# [ASSIGNMENT]
Please give the lines below again exactly as they stand, from the one that contains "Sverige har flest fattigpensionärer" up to and including the one that contains "Djeco - Dollhouse - The Kitchen", leaving all pictures out.

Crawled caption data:
-=-=-=-=-

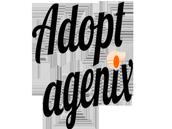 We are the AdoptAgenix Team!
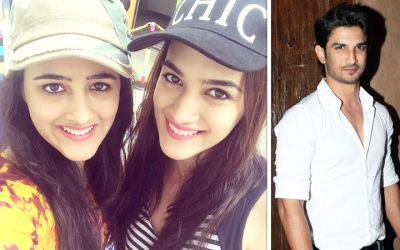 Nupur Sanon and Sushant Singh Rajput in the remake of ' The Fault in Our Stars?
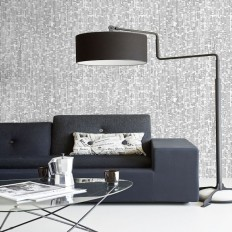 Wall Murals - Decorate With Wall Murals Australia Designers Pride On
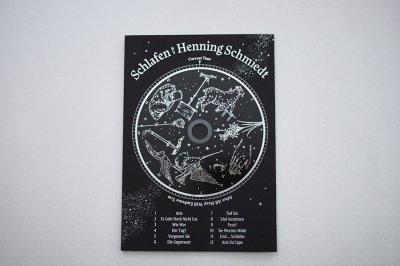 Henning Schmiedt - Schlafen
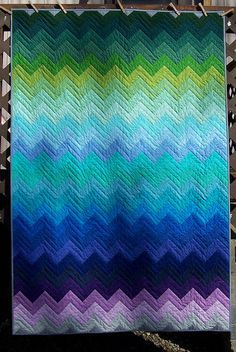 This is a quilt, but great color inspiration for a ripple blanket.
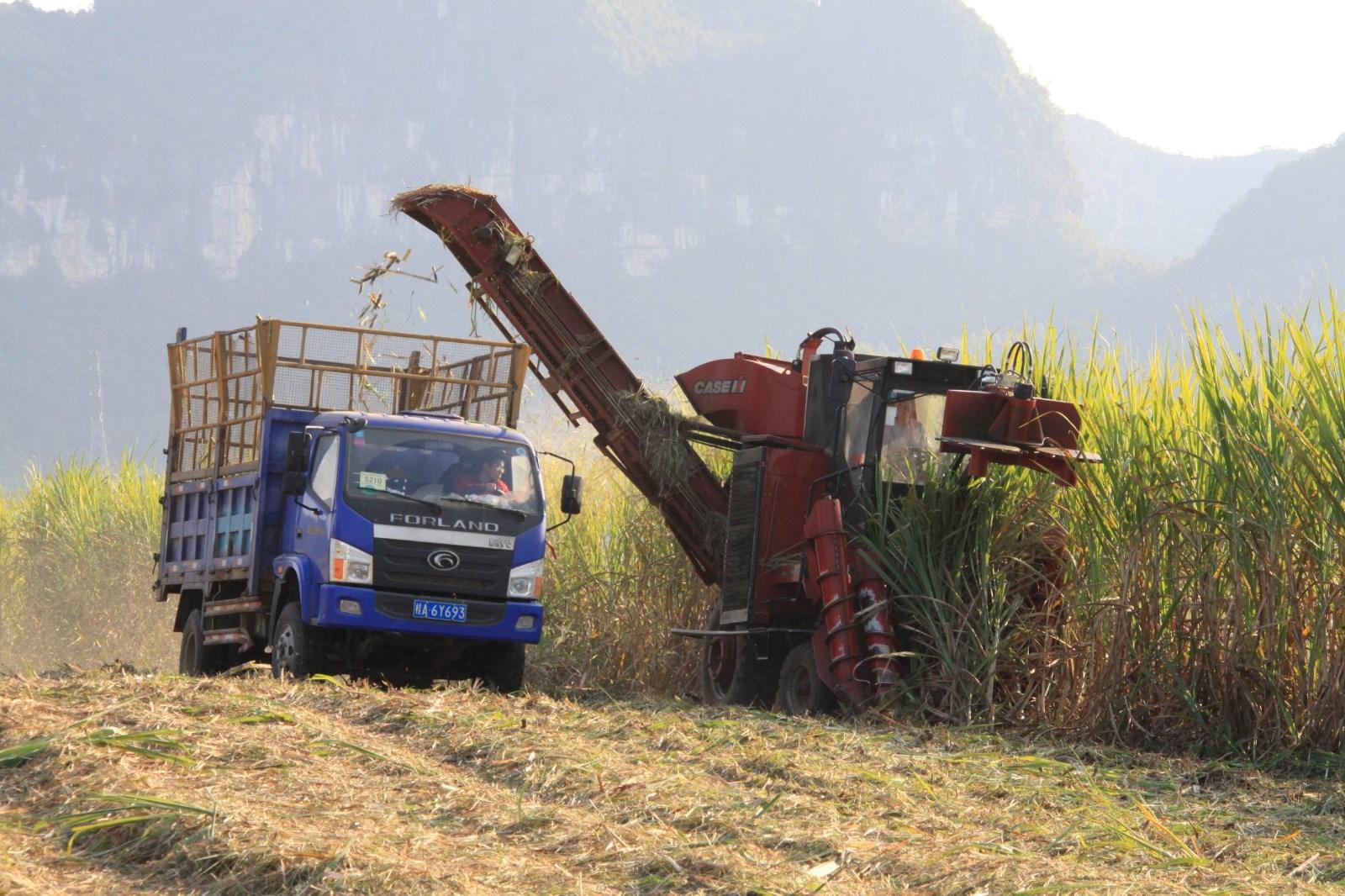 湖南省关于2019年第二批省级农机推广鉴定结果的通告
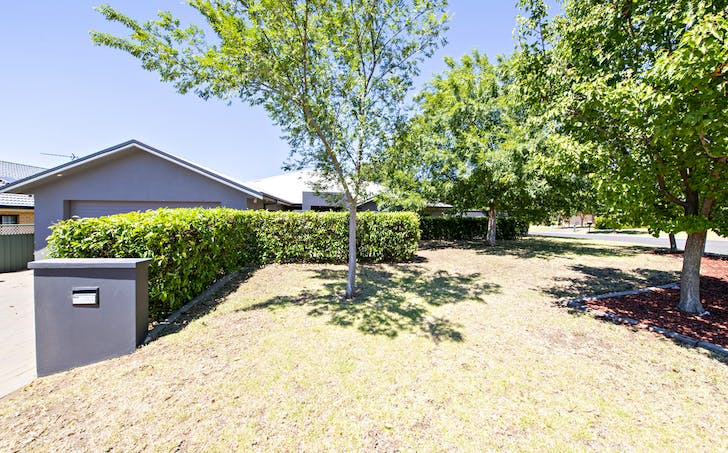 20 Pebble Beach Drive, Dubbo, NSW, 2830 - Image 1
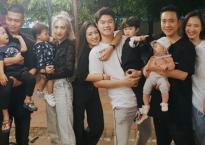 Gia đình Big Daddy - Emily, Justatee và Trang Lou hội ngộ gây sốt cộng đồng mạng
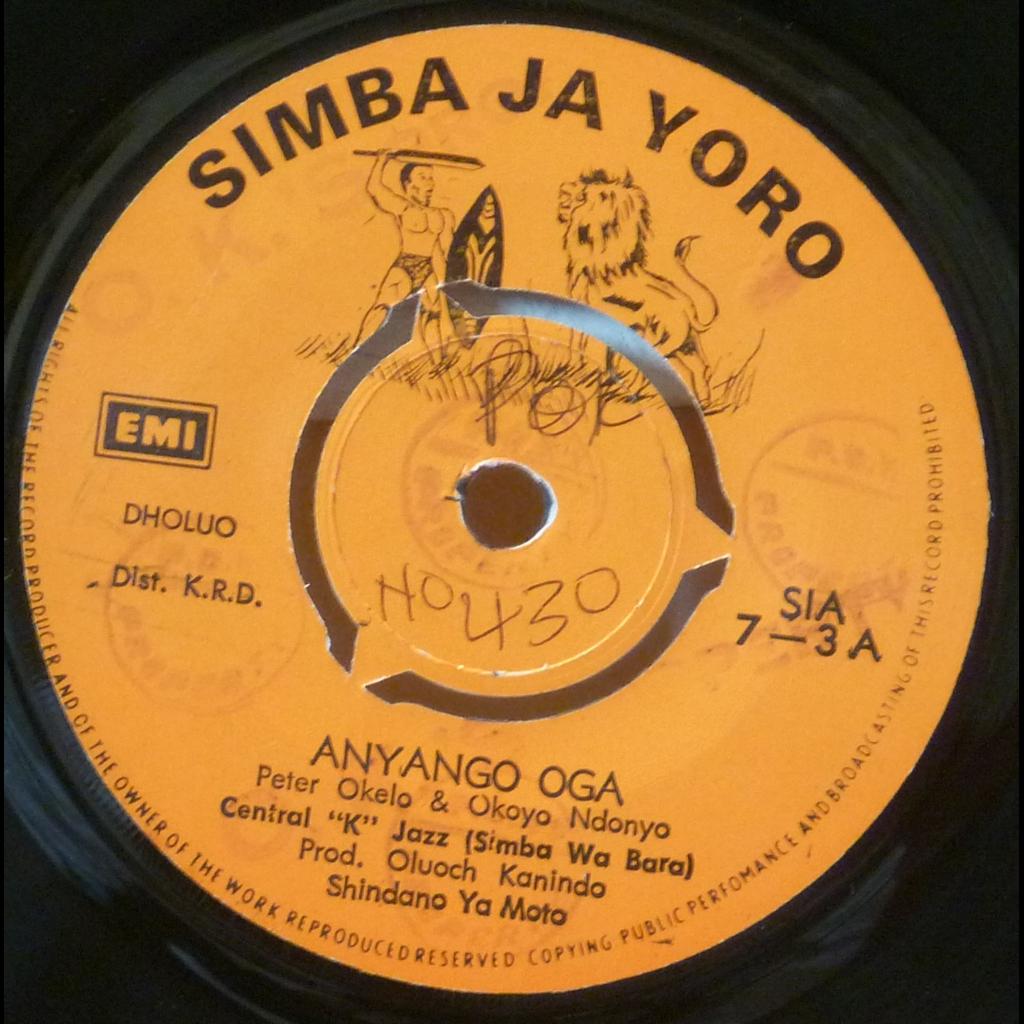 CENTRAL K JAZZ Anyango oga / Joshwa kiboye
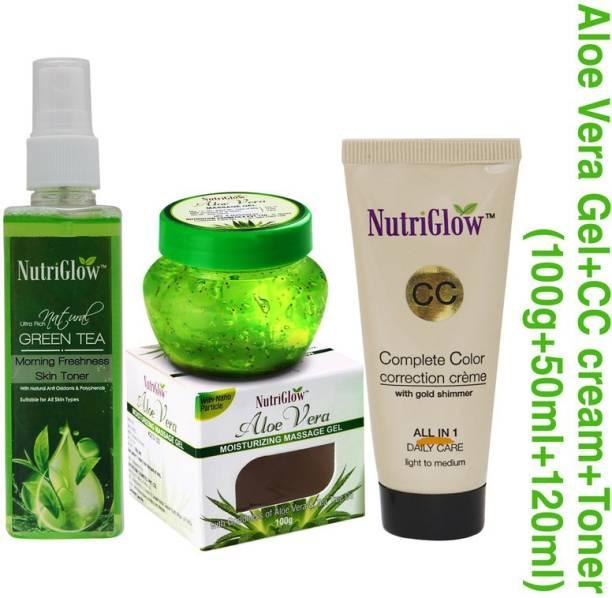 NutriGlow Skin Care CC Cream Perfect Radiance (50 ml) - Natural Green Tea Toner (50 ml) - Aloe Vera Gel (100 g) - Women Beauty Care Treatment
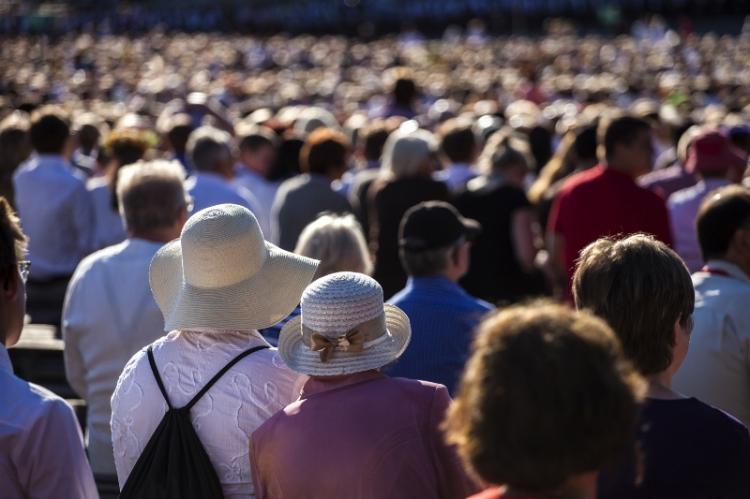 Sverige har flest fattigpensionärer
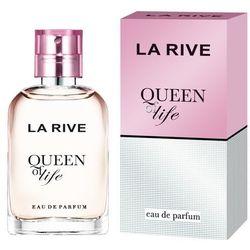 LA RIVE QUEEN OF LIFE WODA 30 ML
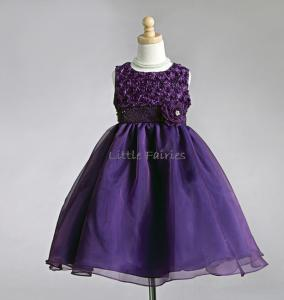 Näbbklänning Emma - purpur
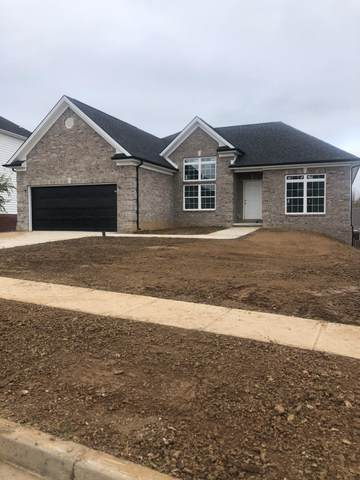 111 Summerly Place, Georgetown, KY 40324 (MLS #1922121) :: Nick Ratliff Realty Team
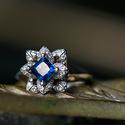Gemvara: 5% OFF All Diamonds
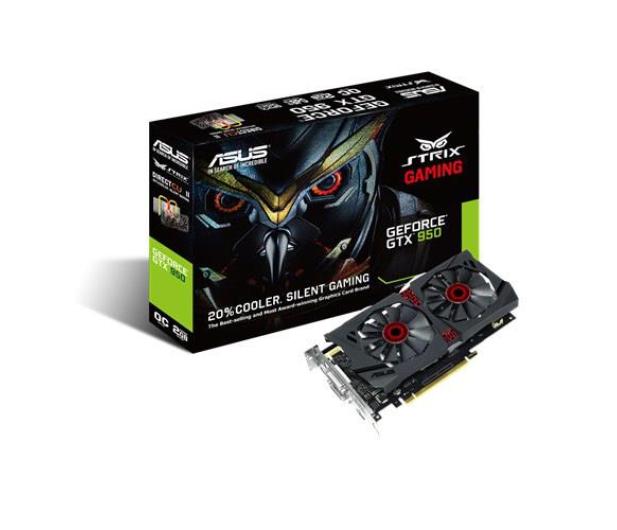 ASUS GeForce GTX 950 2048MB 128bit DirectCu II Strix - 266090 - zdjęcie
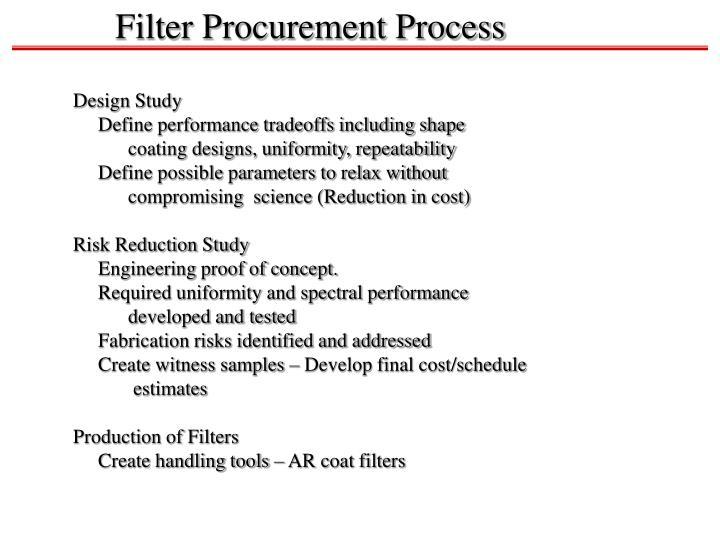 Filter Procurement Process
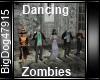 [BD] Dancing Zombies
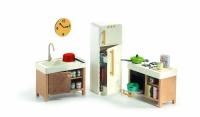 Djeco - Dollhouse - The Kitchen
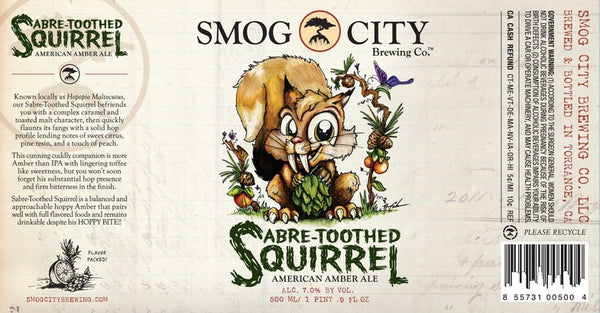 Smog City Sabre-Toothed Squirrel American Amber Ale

-=-=-=-=-

# [ANSWER AREA]
 Sverige har flest fattigpensionärer
 LA RIVE QUEEN OF LIFE WODA 30 ML
 Näbbklänning Emma - purpur
 111 Summerly Place, Georgetown, KY 40324 (MLS #1922121) :: Nick Ratliff Realty Team
Gemvara: 5% OFF All Diamonds
 ASUS GeForce GTX 950 2048MB 128bit DirectCu II Strix - 266090 - zdjęcie
 Filter Procurement Process
 [BD] Dancing Zombies
 Djeco - Dollhouse - The Kitchen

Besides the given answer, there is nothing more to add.